● **Passage to read**
I badly stated what I meant to say. Forks in a file system (aka ADS for
NTFS) often don't survive transport of the forked file. You have to be
careful regarding transport of the file between file systems and hosts
to ensure survival of the forked content (the alternate data stream).
Transport to a file system that doesn't support forked files results in
stripping or separation of the forked content. Zipping the file into an
..zip archive file will strip out the forked content. I haven't tested
FTP but suspect that will strip the forked content as the '[m]get'
command probably only gets the primary stream.

Crawled caption data
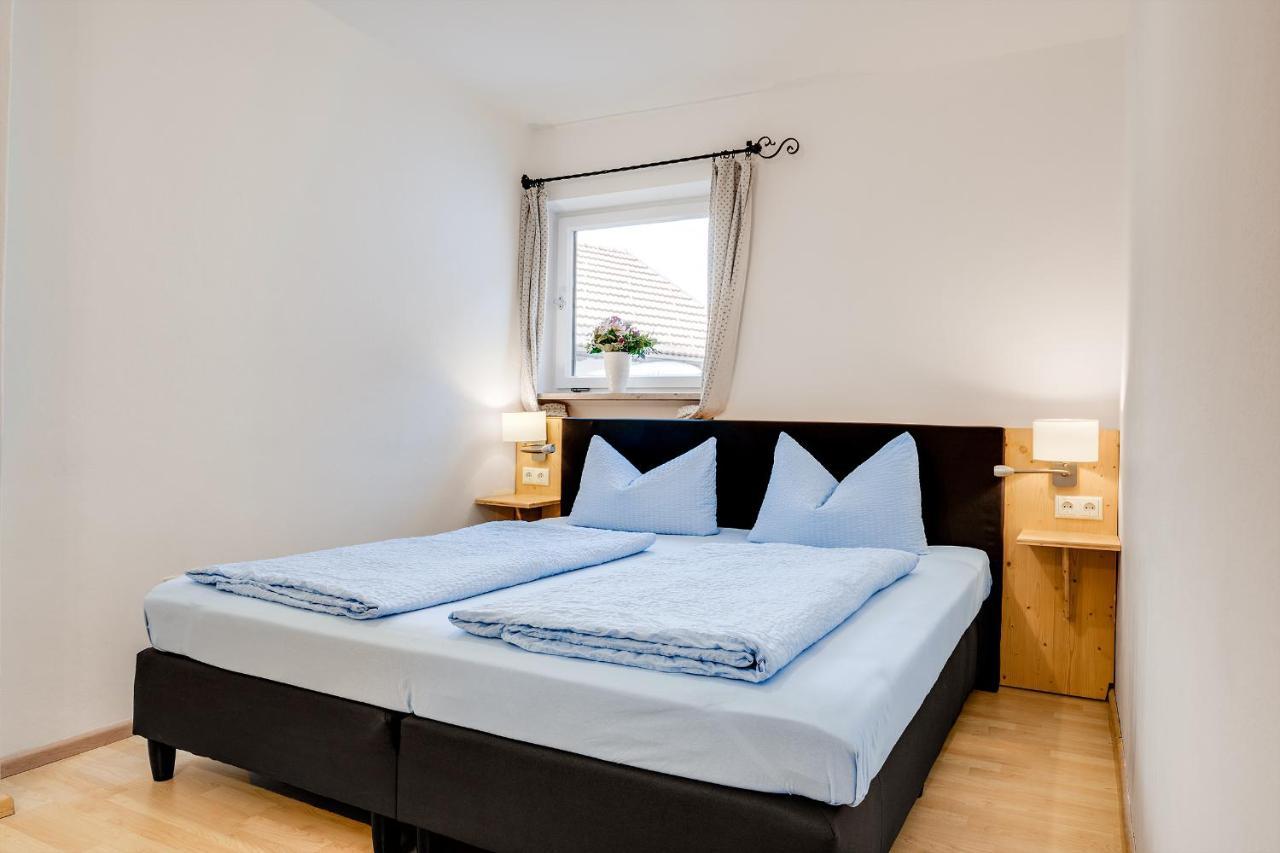 Gaestehaus U Ferienwohnungen Veronika Incl Fruehstuecksbuffet Und Koenigscard Mit 200 Kostenlosen Attraktionen Unterammergau Ngoại thất bức ảnh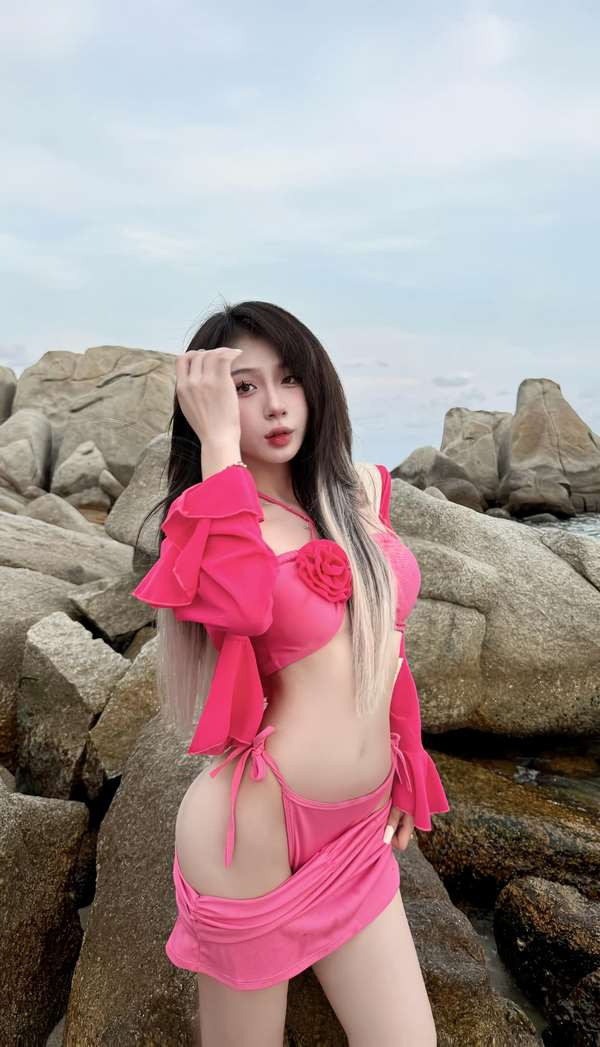 Hình nền 4K Bùi Thị Quỳnh Hương bikini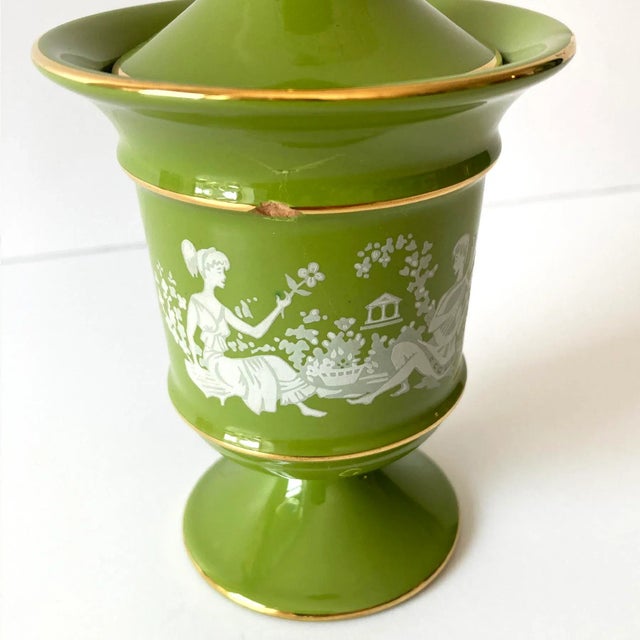 Italian Florentine Moss Green and Gold Petite Lidded Round Jar Urn, 1960s For Sale - Image 9 of 11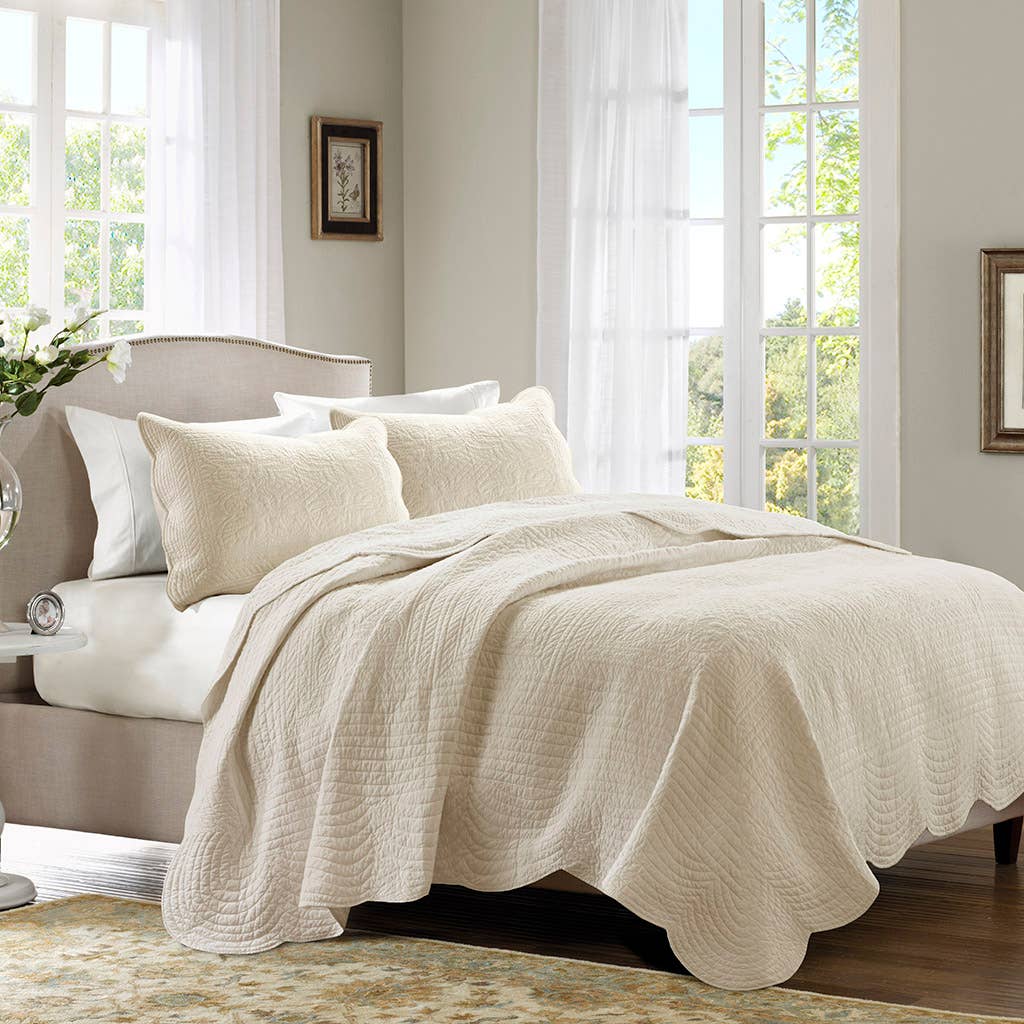 Olliix - Wholesale Bedding Set - Farmhouse Scalloped Edge 3-Piece Coverlet Quilt Set0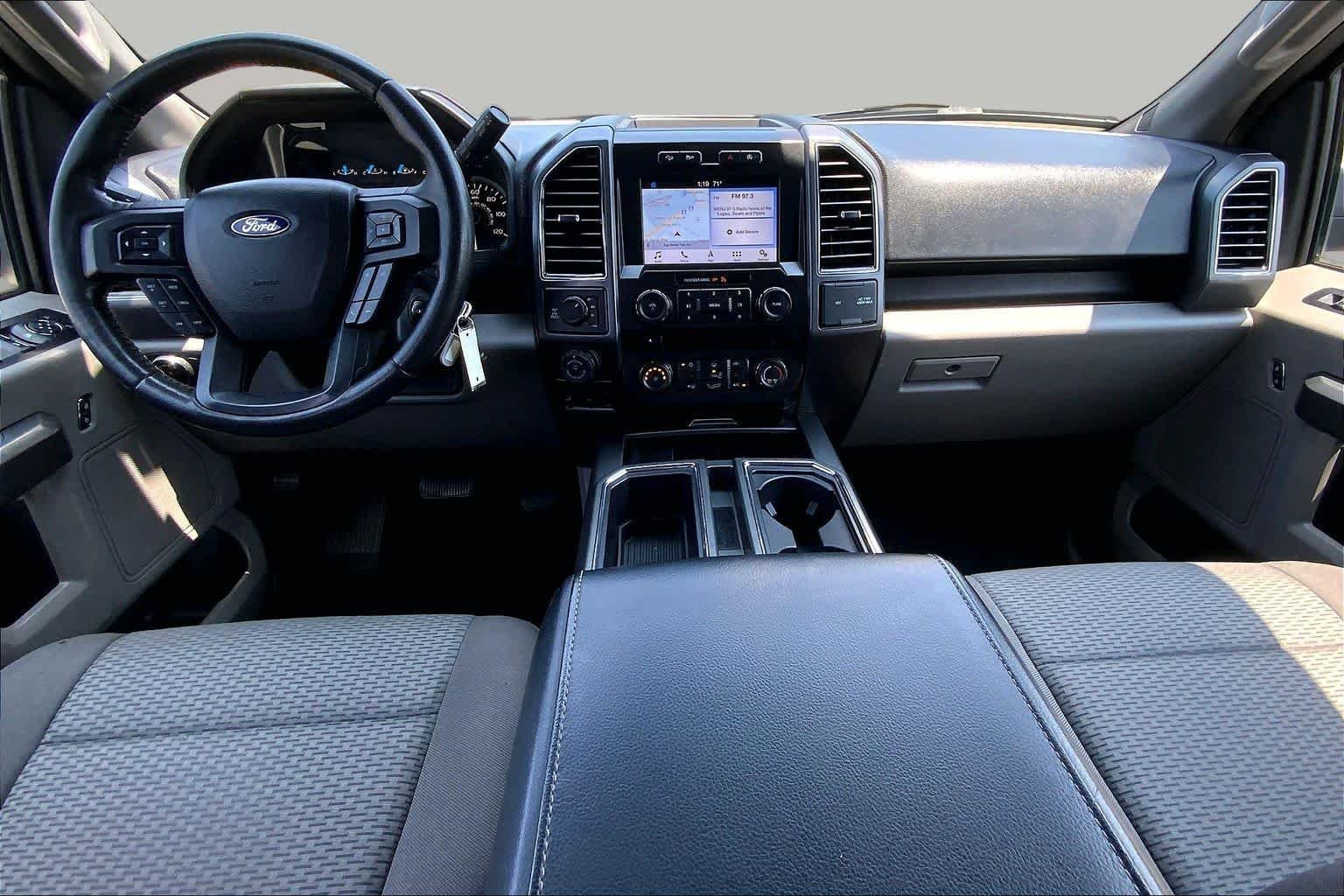 Used 2017 Blue Jeans Metallic Ford XLT image 14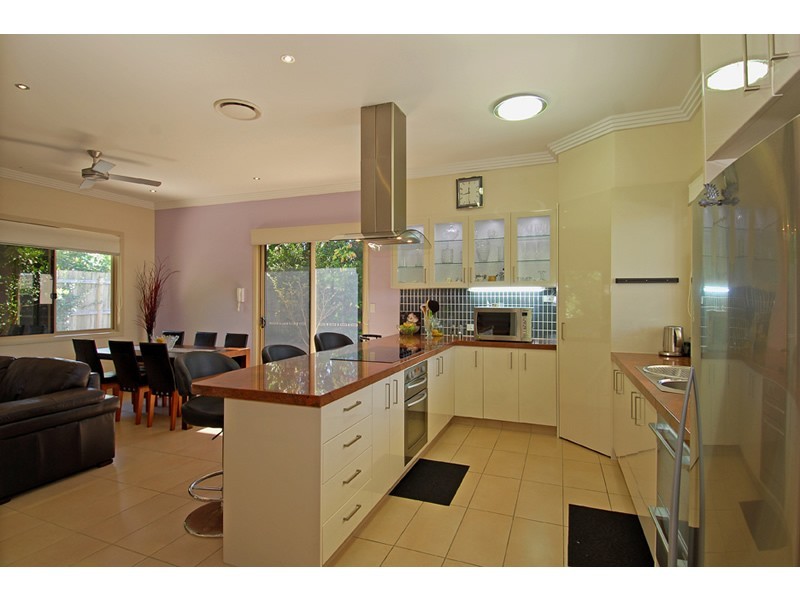 7 Percy Street, Southport QLD 4215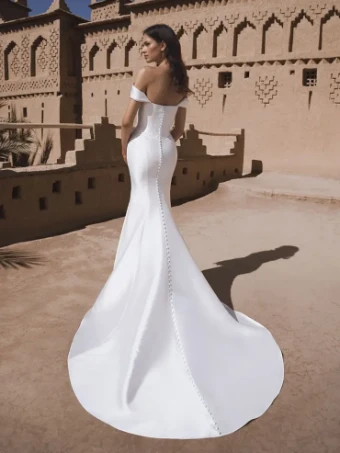 Blue by Enzoani Style #Tova #1 default Ivory thumbnail
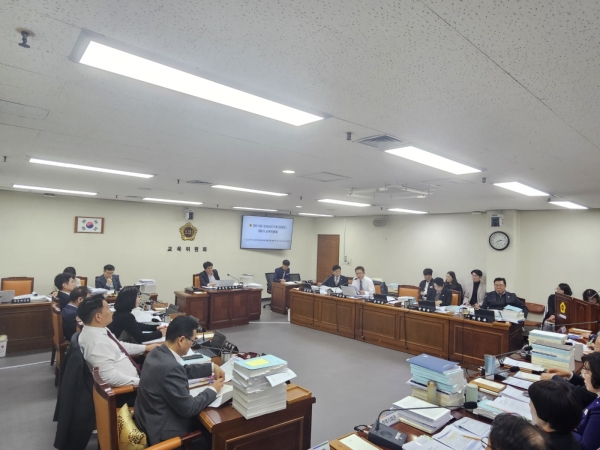 경남도의회 교육위원회(위원장 이찬호)는 2일부터 4일까지 제419회 정례회 교육위원회에서 2025년도 경상남도교육비특별회계 예산안, 2025년도 경상남도교육청 기금운용 계획안 심의를 마무리하고 미래교육지구(우리동네마을배움터 운영), CI 간판교체, 미래교육AI서버 구축(아이톡톡), 예술강사 지원사업 등 총 125억 5,500원이 감액된 수정안을 가결했다.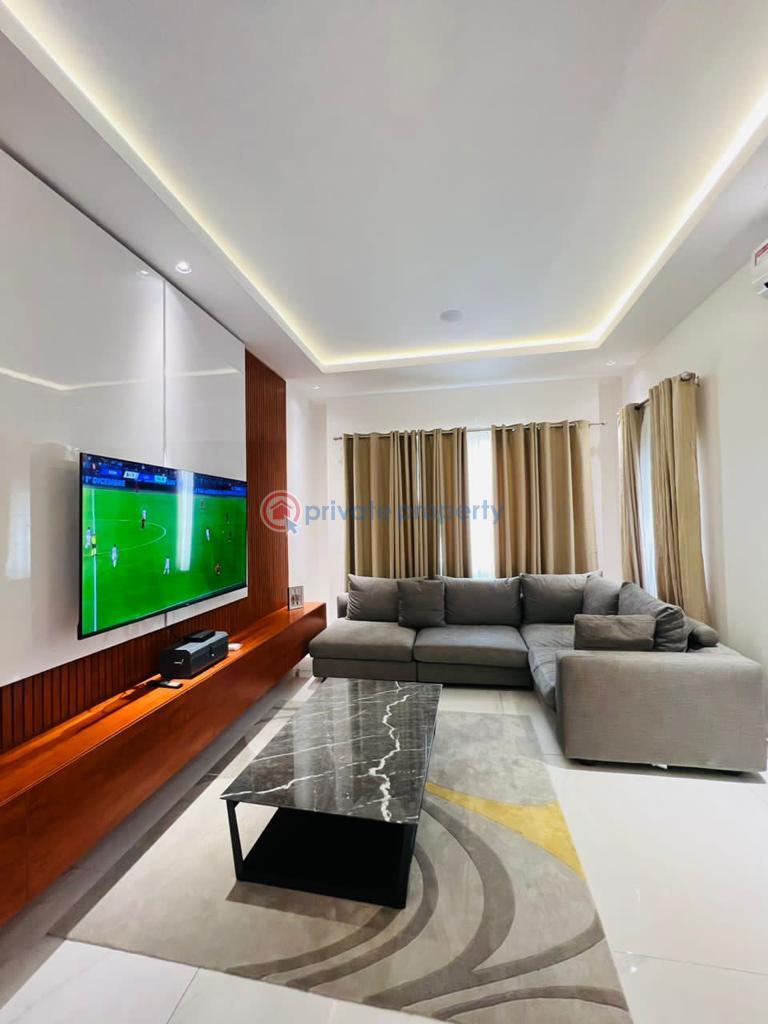 Livingla:luxury four bedroom self compound - 1 4 bedroom Self Contain Short let Off Adebayo Doherty, Lekki Phase 1 Lekki Phase 1 Lagos - 1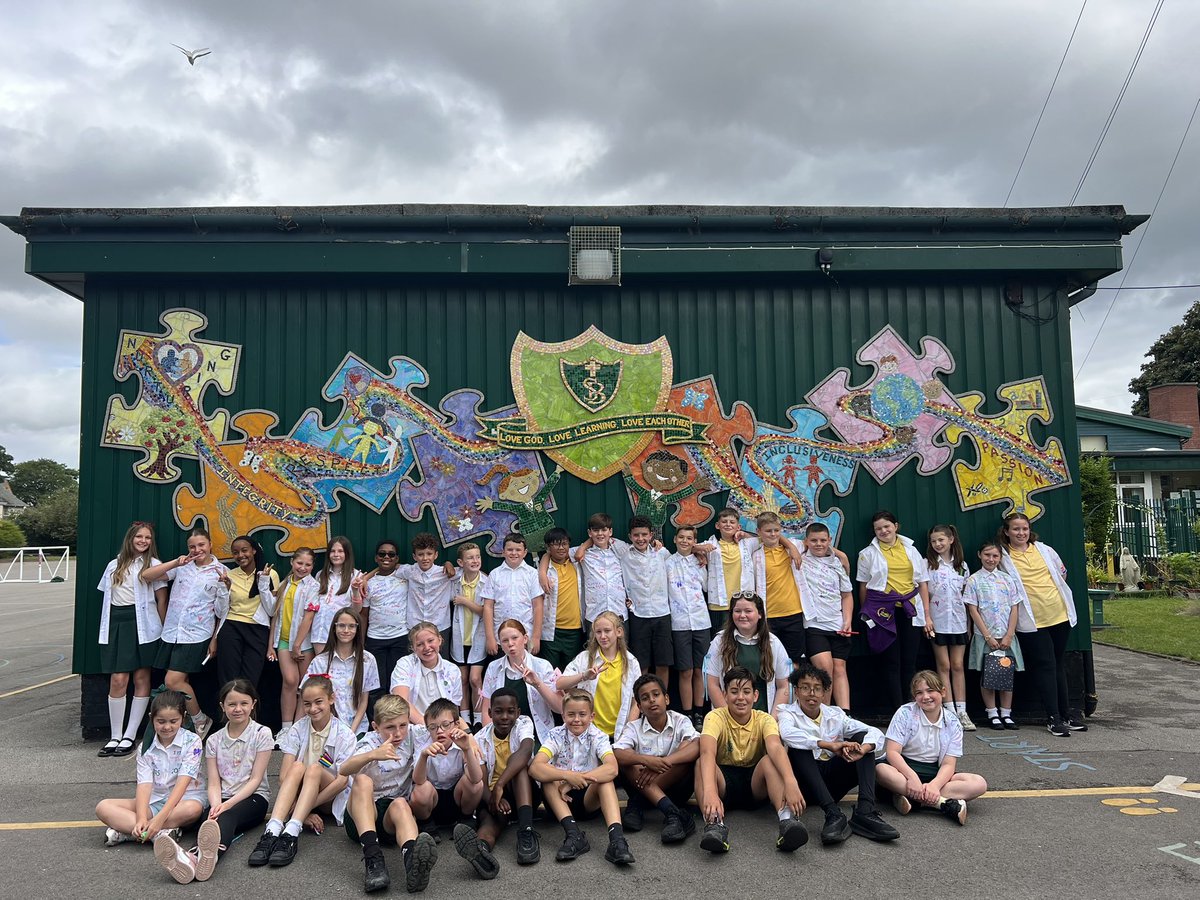 What an amazing year it’s been for our UKS2 pupils! We are so proud of everything they’ve achieved and so grateful to our families for their continued support. 
Thank you for making this year so special. What a team! 👏🏻💚💛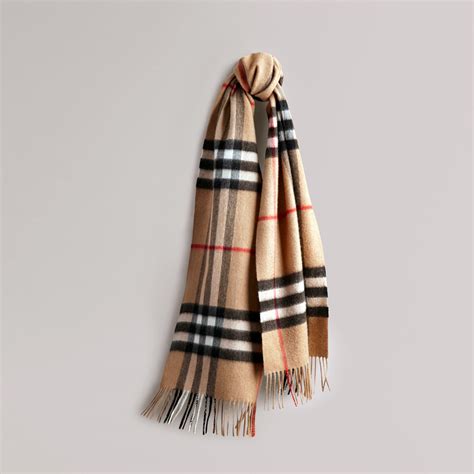 burberry kashmir skjerf|Burberry scarf 2024.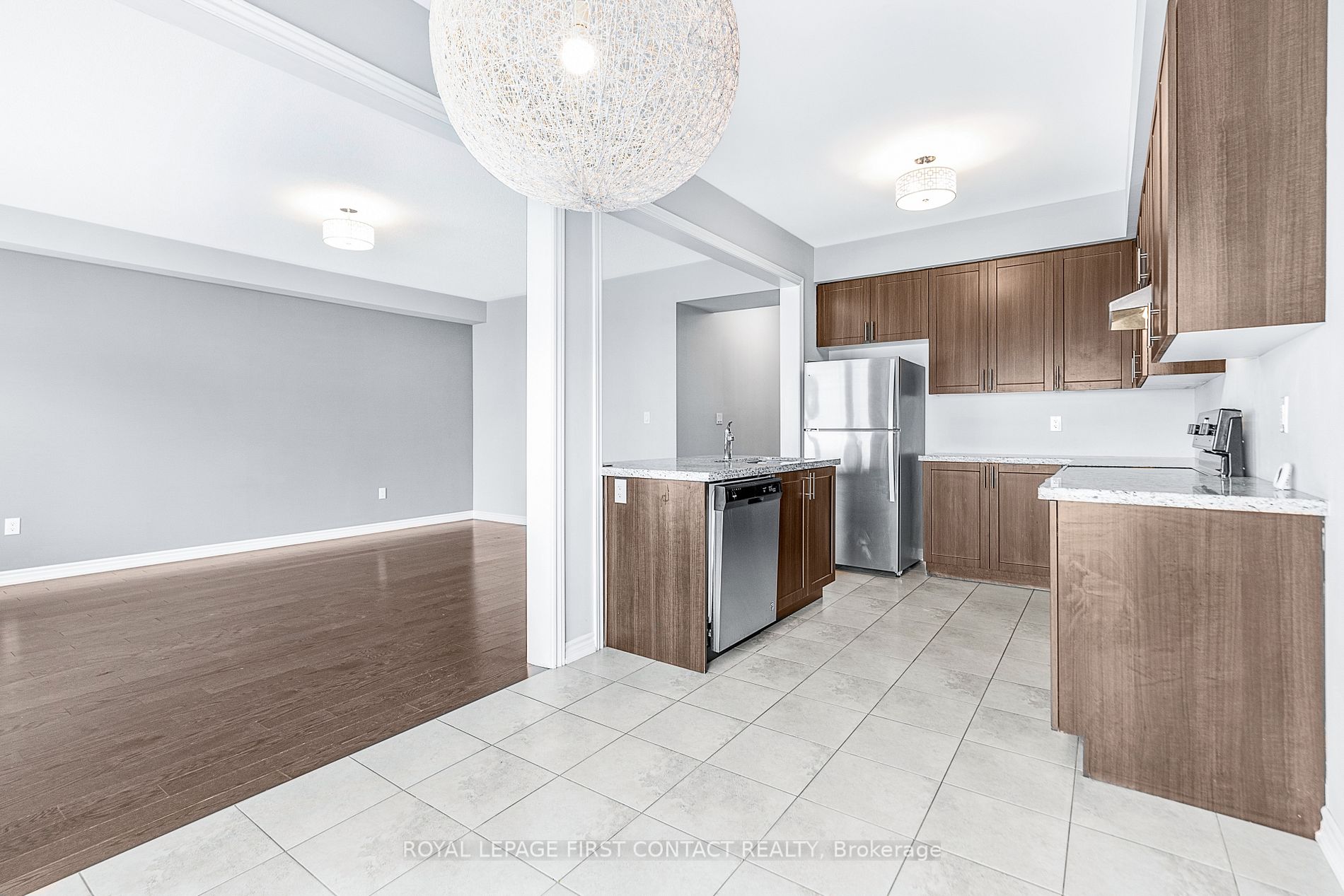 1489 Farrow Cres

● **Questions**
A: Translate this sentence from the passage on file system forks into Spanish: "Transport to a file system that doesn't support forked files results in stripping or separation of the forked content."
B: Carry on the passage about file system forks from its final sentence.
These rows were gathered from a separate source.

● **Responses per task**
A: El transporte a un sistema de archivos que no admite archivos bifurcados provoca la eliminación o la separación del contenido bifurcado.

B:
The malware or its installer, when ran, can hide some of its code in an
ADS. If your security software doesn't scan the ADS of files, it may
miss its signature for the code stored there. However, that also means
the security software missed the parent process that executed to then
store some code in an ADS. It's not just malicious code that gets
hidden in an ADS. In the past, there have been trojans whose function
was to disable your computer buy consuming all its disk space which it
did by appending huge randomly generated bytes in the ADS onto many
files. Even if you deleted the malware, its effect remained in place
with all the disk consumption for the ADS. I don't know how much
malware utilitizes the ADS and if they mostly use it to store code
(which still requires a parent process to load which means being
susceptible to detection by security software now or later) or if they
mostly use it to bloat file sizes that are invisible to the user with
the normal tools provided in Windows to consume the disk. I've seen
only a couple cases where code was stored in the ADS but seen more of
the bloated file cases.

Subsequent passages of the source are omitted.